Methodology
Research Design
To operationalize intersectionality as a method, the research design examined exclusionary birth registration practices around the world through a systematic content analysis of UN recommendations by the Human Rights Council, Committees on the Elimination of Gender and Racial Discrimination, Migrant Workers, the Rights of the Child, and to a lesser extent, the committees on the Rights of Persons with Disabilities, and the Committee against Torture, as well as the committees monitoring states’ compliance with the International Covenants on Civil and Political Rights, and Economic, Social and Cultural Rights. The main dataset used to construct the Global Inventory of Exclusionary Birth Registration Practices (hereafter Global Inventory) was the Institute on Statelessness and Inclusion’s Database on Statelessness and Human Rights (ISI, Citation2020).
As of mid-2022, those committees had issued a total of 756 recommendations to 143 UN Member States on improving birth registration. After identifying the relevant UN recommendation, the research process worked backwards to then analyze thousands of pages of UN, government, and civil society reports to identify and define problematic bordering practices where they exist. The included practices are defined within the project as any of the different elements of governance which can enact borders—whether operational, administrative, legal, or policy-based. Content analysis was complemented by high-level interviews with key informants from the CEDAW committee, UNICEF, UNHCR, and civil society networks working on these issues, among others.

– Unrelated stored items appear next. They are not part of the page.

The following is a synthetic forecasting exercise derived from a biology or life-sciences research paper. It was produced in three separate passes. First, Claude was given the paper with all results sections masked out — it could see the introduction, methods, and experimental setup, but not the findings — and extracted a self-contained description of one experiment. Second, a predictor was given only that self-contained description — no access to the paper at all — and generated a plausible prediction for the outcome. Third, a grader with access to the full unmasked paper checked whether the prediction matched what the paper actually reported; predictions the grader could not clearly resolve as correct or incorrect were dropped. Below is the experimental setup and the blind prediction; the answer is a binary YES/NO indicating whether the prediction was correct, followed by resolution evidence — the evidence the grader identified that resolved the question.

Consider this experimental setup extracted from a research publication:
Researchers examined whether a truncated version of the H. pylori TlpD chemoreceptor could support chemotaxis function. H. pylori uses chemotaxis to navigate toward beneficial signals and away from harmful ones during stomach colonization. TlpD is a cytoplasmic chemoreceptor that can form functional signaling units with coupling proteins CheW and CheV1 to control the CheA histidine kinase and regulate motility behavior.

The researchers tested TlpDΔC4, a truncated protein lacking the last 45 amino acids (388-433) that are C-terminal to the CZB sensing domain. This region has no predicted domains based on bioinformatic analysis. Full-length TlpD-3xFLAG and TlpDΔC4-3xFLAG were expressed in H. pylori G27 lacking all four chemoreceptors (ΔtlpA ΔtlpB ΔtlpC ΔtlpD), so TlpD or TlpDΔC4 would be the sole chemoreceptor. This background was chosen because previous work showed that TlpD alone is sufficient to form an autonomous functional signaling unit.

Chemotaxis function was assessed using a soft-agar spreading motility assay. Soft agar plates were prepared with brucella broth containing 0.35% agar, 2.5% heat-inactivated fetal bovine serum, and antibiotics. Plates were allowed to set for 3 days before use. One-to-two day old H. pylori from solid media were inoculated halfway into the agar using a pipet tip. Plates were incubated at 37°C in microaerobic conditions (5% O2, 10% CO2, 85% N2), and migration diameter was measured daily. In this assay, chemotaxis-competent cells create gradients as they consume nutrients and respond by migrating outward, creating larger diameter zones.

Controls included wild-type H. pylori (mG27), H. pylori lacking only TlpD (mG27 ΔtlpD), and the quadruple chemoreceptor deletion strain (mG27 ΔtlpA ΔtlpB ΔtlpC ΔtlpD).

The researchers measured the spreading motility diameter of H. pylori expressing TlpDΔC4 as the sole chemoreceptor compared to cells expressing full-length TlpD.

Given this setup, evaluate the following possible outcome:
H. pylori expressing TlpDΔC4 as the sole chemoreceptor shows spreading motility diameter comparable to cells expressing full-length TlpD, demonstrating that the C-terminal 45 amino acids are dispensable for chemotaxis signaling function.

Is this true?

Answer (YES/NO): NO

This study adopts a truly intersectional methodological approach in order to overcome the prevailing siloed approach to the issue of birth registration. This entailed an examination of the concluding observations issued on the matter from all the relevant human rights mechanisms. It also brings into view the experiences of diverse groups of parents on the move, and the ways their precarious status and intersecting forms of discrimination can impact their children’s access to the right to birth registration. This is an important corrective to much of the existing literature on children’s rights.
The research design establishes the breadth of the problem through the global inventory, and takes an in-depth look at how such exclusions continue despite efforts of governments and civil society organizations to regularize migrants and naturalize their descendants.